## begin Source material
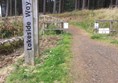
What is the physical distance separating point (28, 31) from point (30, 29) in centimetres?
10

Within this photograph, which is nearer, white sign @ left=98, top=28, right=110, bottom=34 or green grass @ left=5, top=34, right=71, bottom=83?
green grass @ left=5, top=34, right=71, bottom=83

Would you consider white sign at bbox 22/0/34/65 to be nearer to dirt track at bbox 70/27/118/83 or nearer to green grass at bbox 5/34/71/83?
green grass at bbox 5/34/71/83

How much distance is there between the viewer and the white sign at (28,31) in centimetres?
1107

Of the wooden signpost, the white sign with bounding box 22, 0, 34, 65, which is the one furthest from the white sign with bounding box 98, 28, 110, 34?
the white sign with bounding box 22, 0, 34, 65

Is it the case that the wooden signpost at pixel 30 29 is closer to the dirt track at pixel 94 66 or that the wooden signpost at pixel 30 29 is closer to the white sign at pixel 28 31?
the white sign at pixel 28 31

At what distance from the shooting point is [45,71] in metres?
9.77

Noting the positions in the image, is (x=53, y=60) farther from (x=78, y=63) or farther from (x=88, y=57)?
(x=88, y=57)

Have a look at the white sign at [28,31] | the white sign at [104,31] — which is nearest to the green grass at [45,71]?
the white sign at [28,31]

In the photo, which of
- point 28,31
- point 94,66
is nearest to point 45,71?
point 94,66

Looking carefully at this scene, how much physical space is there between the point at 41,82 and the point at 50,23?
14.9 metres

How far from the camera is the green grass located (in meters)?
9.13

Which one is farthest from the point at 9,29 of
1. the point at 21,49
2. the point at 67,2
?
the point at 67,2

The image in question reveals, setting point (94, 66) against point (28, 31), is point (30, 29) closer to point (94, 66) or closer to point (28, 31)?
point (28, 31)

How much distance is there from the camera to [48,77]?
9.14 m
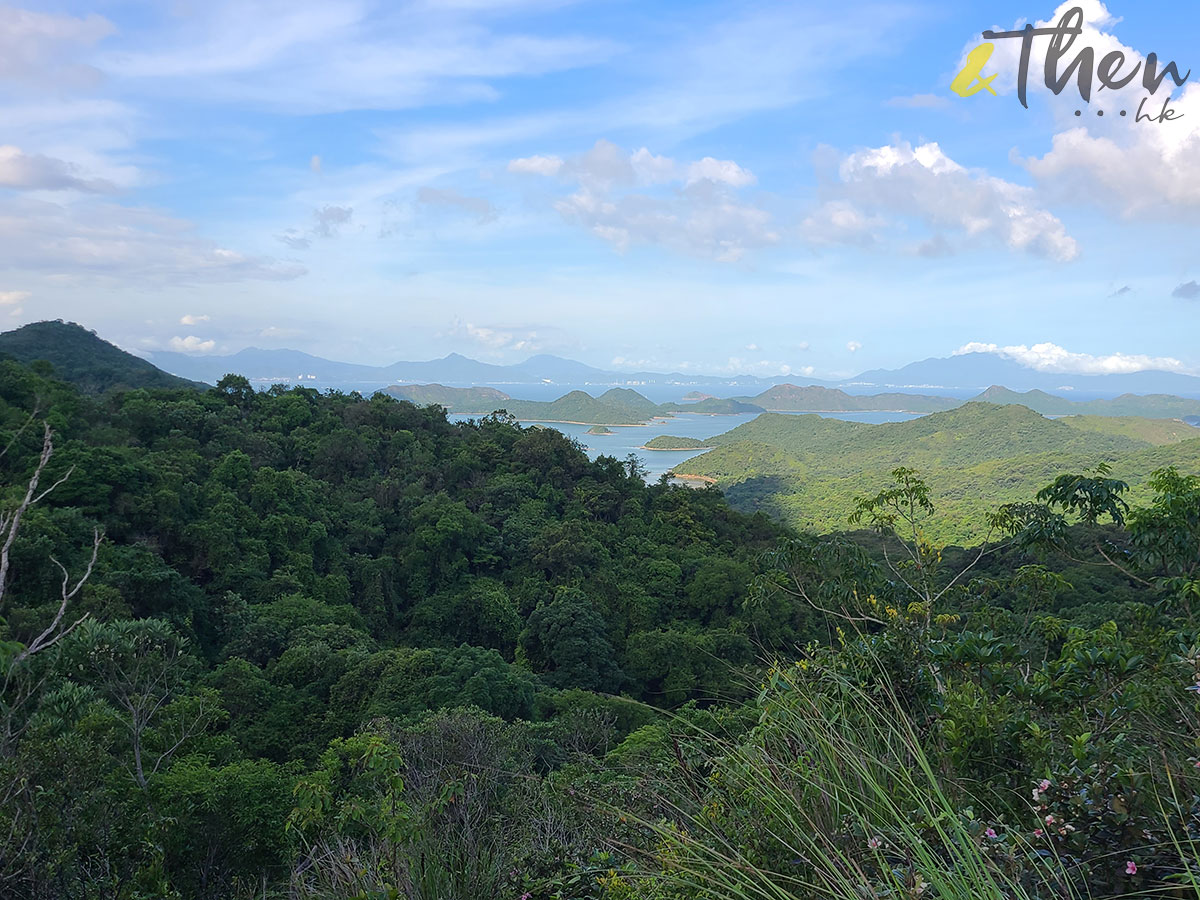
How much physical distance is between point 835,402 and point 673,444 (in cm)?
5553

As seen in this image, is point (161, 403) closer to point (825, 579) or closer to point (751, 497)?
point (825, 579)

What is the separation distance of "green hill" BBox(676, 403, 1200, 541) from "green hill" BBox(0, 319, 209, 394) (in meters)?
31.8

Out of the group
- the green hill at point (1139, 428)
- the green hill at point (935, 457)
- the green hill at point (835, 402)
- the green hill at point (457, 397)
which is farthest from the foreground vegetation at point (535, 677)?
the green hill at point (835, 402)

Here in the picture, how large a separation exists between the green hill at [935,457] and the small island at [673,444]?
1830 mm

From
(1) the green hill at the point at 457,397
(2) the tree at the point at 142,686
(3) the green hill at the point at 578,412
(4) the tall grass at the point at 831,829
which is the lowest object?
(2) the tree at the point at 142,686

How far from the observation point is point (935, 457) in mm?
60562

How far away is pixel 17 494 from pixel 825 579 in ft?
36.2

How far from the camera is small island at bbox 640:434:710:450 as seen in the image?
6875 centimetres

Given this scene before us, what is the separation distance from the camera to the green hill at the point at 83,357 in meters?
31.3

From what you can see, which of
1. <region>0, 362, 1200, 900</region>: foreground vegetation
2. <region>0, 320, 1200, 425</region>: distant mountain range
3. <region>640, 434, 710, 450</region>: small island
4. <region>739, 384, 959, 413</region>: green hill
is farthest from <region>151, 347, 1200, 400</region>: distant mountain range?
<region>0, 362, 1200, 900</region>: foreground vegetation

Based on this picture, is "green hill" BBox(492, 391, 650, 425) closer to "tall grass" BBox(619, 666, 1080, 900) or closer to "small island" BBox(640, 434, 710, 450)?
"small island" BBox(640, 434, 710, 450)

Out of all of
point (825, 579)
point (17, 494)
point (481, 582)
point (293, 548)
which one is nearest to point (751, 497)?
point (481, 582)

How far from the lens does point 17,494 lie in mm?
9797

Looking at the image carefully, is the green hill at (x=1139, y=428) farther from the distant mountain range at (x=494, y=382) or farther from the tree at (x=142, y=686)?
the tree at (x=142, y=686)
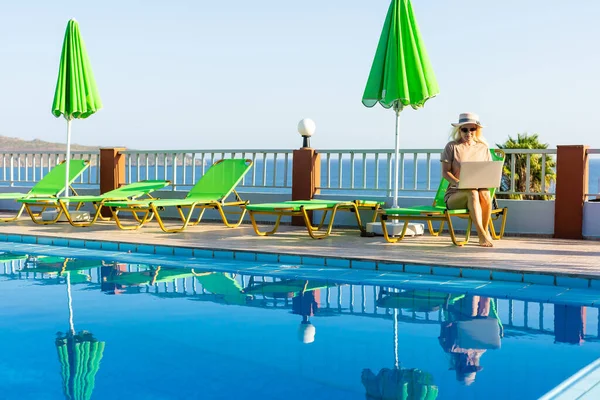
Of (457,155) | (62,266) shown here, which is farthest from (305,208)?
(62,266)

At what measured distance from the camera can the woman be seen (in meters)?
7.23

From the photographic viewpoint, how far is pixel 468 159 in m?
7.60

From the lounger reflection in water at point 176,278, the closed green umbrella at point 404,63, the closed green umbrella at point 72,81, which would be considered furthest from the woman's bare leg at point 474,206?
the closed green umbrella at point 72,81

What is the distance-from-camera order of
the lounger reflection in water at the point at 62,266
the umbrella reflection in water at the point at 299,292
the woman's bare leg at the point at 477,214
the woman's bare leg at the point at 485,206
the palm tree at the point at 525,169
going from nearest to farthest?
the umbrella reflection in water at the point at 299,292 < the lounger reflection in water at the point at 62,266 < the woman's bare leg at the point at 477,214 < the woman's bare leg at the point at 485,206 < the palm tree at the point at 525,169

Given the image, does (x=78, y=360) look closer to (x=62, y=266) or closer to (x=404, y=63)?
(x=62, y=266)

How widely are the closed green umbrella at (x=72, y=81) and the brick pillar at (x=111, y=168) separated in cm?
103

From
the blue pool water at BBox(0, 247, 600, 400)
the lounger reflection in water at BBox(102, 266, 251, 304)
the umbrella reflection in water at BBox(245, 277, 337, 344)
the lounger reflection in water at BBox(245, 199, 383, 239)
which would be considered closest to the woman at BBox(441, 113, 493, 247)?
the lounger reflection in water at BBox(245, 199, 383, 239)

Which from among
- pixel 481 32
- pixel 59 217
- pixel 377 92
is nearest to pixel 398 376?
pixel 377 92

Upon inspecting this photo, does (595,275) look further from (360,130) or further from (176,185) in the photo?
(360,130)

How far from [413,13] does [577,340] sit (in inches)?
194

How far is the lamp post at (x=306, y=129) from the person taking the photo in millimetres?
9812

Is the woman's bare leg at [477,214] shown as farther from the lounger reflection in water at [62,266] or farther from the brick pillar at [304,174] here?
the lounger reflection in water at [62,266]

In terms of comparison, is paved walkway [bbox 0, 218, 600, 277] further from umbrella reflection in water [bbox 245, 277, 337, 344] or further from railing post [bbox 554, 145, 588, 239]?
umbrella reflection in water [bbox 245, 277, 337, 344]

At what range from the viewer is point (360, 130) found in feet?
116
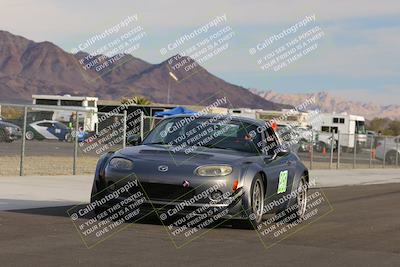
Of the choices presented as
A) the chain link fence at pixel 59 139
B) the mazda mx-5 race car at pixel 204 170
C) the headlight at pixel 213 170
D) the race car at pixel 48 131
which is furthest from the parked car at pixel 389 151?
the headlight at pixel 213 170

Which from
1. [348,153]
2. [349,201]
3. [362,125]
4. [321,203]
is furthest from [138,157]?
[362,125]

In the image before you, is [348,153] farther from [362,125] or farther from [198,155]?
[198,155]

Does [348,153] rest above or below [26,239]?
below

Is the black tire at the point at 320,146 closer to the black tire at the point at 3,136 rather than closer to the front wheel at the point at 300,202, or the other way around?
the black tire at the point at 3,136

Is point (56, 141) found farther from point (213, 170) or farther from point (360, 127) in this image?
point (360, 127)

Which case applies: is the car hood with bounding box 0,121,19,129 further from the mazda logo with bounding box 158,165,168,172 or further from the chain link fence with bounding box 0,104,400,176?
the mazda logo with bounding box 158,165,168,172

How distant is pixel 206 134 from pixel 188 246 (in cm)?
277

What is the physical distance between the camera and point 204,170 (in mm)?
9859

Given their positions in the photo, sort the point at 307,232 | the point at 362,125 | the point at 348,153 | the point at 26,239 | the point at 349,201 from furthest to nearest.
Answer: the point at 362,125 → the point at 348,153 → the point at 349,201 → the point at 307,232 → the point at 26,239

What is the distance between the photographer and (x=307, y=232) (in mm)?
10406

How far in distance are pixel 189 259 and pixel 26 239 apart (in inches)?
74.6

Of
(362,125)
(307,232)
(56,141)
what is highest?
(307,232)

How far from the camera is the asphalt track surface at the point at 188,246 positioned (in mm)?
7549

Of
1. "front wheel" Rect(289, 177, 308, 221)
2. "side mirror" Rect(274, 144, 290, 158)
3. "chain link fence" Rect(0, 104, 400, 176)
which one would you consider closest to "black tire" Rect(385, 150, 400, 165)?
"chain link fence" Rect(0, 104, 400, 176)
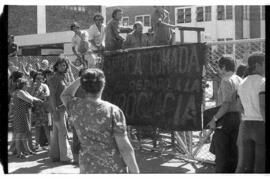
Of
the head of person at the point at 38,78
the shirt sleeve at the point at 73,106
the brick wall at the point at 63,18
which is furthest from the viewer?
the brick wall at the point at 63,18

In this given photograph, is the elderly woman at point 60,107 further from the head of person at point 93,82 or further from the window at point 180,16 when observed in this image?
the window at point 180,16

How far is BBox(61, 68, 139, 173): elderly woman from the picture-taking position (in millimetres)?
3602

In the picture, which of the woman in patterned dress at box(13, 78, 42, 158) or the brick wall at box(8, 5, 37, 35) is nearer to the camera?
the woman in patterned dress at box(13, 78, 42, 158)

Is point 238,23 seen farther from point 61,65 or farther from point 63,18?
point 61,65

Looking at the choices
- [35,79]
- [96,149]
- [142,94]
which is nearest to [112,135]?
[96,149]

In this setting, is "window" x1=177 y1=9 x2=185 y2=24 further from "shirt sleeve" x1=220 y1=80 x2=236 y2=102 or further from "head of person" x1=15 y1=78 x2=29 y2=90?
"shirt sleeve" x1=220 y1=80 x2=236 y2=102

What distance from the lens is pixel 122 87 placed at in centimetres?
706

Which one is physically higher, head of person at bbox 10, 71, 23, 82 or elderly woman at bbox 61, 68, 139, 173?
head of person at bbox 10, 71, 23, 82

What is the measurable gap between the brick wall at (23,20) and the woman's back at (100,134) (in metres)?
24.1

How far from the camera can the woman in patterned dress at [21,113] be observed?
7.39 m

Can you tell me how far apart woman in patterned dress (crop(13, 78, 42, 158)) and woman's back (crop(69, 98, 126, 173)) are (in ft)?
12.9

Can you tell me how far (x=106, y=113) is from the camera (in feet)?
11.9

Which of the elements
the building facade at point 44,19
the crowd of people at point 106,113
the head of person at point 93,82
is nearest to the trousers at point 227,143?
the crowd of people at point 106,113

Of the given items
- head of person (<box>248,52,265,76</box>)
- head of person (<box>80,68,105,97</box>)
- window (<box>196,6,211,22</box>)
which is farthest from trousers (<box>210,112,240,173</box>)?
window (<box>196,6,211,22</box>)
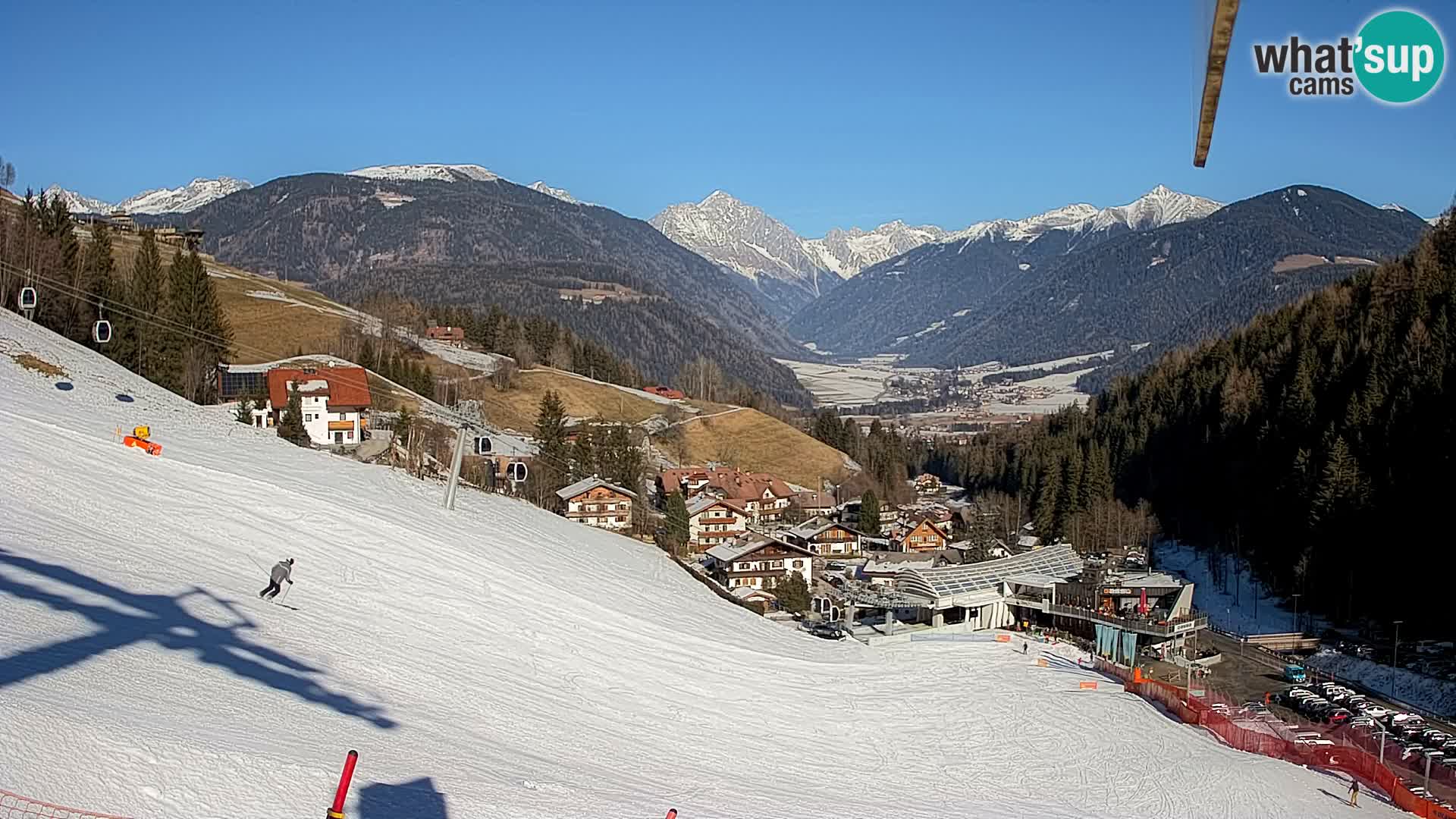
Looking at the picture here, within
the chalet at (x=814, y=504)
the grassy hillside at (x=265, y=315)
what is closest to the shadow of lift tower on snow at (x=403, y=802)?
the chalet at (x=814, y=504)

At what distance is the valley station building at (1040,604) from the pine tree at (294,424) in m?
21.4

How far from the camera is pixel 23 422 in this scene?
2434 centimetres

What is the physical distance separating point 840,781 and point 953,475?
355 feet

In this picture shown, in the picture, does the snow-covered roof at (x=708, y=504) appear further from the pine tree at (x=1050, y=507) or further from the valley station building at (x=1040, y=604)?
the pine tree at (x=1050, y=507)

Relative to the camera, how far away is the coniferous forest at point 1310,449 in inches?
1984

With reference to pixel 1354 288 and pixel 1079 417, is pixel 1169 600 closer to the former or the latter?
pixel 1354 288

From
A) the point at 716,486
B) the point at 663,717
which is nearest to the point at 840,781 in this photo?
the point at 663,717

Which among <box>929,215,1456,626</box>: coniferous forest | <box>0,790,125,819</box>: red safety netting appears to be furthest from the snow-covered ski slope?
<box>929,215,1456,626</box>: coniferous forest

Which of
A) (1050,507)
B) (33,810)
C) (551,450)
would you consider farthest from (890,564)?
(33,810)

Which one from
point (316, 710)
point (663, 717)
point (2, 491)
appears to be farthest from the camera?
point (2, 491)

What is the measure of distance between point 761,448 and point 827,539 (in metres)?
34.5

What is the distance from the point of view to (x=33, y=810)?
875cm

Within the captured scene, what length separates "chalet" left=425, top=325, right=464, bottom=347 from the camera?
120 metres

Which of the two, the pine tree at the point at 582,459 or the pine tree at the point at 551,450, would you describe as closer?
the pine tree at the point at 551,450
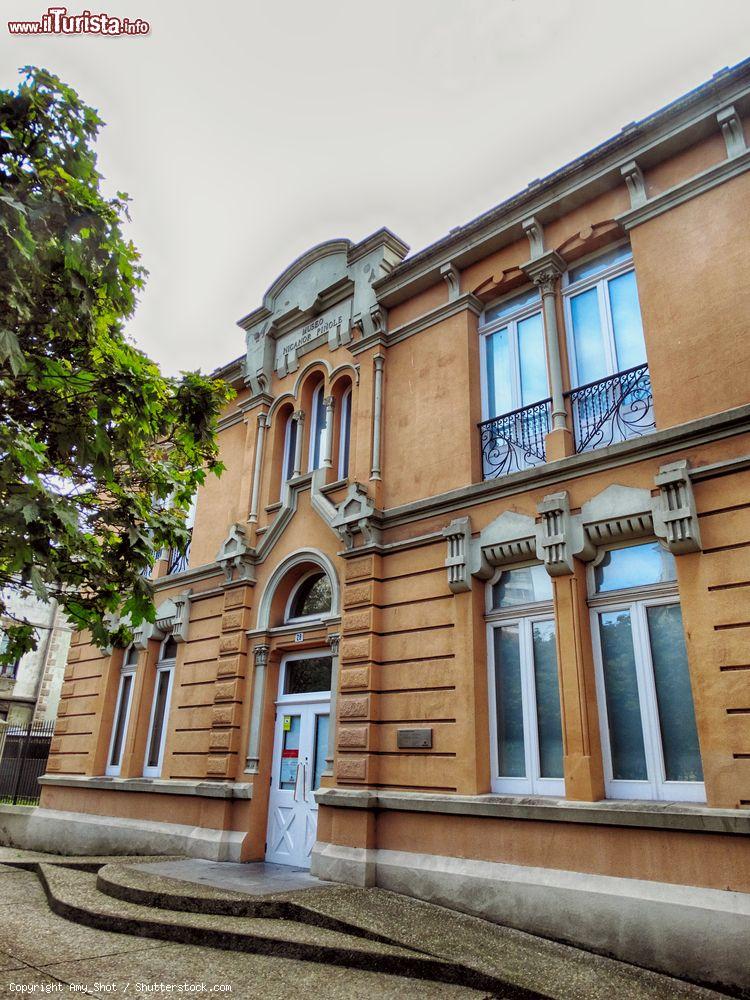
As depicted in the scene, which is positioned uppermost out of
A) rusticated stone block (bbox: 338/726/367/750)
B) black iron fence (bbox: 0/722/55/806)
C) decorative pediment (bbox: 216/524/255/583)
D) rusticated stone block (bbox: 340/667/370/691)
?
decorative pediment (bbox: 216/524/255/583)

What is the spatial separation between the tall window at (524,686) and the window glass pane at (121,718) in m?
8.87

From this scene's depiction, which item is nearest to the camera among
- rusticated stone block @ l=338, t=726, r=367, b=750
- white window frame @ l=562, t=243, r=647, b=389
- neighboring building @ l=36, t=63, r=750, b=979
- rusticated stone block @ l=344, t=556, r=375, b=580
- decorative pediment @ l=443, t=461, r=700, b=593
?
neighboring building @ l=36, t=63, r=750, b=979

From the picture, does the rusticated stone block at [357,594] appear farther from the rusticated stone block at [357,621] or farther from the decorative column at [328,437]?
the decorative column at [328,437]

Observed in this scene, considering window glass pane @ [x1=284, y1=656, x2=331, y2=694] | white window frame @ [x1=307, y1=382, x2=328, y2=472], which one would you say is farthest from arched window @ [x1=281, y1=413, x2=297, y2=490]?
window glass pane @ [x1=284, y1=656, x2=331, y2=694]

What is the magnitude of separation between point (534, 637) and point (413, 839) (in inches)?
115

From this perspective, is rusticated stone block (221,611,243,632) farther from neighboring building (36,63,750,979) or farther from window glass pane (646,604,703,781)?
window glass pane (646,604,703,781)

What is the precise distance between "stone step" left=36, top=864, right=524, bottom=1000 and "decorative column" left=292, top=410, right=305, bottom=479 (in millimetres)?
7057

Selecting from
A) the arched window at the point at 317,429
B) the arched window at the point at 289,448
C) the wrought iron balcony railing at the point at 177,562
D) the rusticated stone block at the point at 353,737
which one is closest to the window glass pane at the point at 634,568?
the rusticated stone block at the point at 353,737

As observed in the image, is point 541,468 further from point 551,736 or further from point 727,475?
point 551,736

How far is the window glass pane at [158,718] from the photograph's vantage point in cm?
1361

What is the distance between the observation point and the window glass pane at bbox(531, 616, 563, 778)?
27.1ft

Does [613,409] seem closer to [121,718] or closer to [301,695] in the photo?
[301,695]

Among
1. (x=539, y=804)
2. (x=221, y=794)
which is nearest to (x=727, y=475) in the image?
(x=539, y=804)

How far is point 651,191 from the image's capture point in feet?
30.6
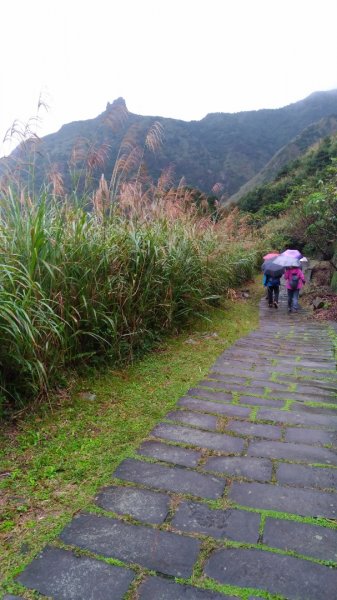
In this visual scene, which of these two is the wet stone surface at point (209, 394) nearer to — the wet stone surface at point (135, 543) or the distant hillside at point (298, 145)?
the wet stone surface at point (135, 543)

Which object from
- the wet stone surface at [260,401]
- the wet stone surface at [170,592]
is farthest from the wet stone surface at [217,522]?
the wet stone surface at [260,401]

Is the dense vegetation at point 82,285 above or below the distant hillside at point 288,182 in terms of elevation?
below

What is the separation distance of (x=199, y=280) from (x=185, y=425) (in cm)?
245

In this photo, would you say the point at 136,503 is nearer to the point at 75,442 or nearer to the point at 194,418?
the point at 75,442

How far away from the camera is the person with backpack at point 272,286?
## end Source material
=== What you will do ===
Output the line containing "Selecting from" and each line after it, through the end of the material, exactly as given. No pictures belong in the output.

=== Expected output ===
Selecting from
A) the arched window at the point at 317,429
B) the arched window at the point at 289,448
C) the wrought iron balcony railing at the point at 177,562
D) the rusticated stone block at the point at 353,737
which one is closest to the window glass pane at the point at 634,568?
the rusticated stone block at the point at 353,737

As observed in the image, is point 541,468 further from point 551,736 or further from point 727,475?
point 551,736

How far is the window glass pane at [158,718] from the photograph's vantage point in cm?
1361

What is the distance between the observation point and the window glass pane at bbox(531, 616, 563, 778)?
27.1ft

Does [613,409] seem closer to [121,718] or closer to [301,695] in the photo?
[301,695]

Among
1. (x=539, y=804)
2. (x=221, y=794)
which is nearest to (x=727, y=475) in the image?
(x=539, y=804)

How far is point 651,191 from the image's capture point in feet?
30.6
In this visual scene, which of these two is the wet stone surface at point (209, 394) nearer to — the wet stone surface at point (135, 543) or the distant hillside at point (298, 145)?
the wet stone surface at point (135, 543)

Which object from
- the wet stone surface at [260,401]
- the wet stone surface at [170,592]
is farthest from the wet stone surface at [217,522]?
the wet stone surface at [260,401]

Is the dense vegetation at point 82,285 above or below the distant hillside at point 288,182 in terms of elevation?
below

What is the separation distance of (x=199, y=280) from (x=185, y=425) (in cm)?
245

In this photo, would you say the point at 136,503 is nearer to the point at 75,442 or nearer to the point at 194,418?
the point at 75,442

How far away from the camera is the person with backpack at point 272,286?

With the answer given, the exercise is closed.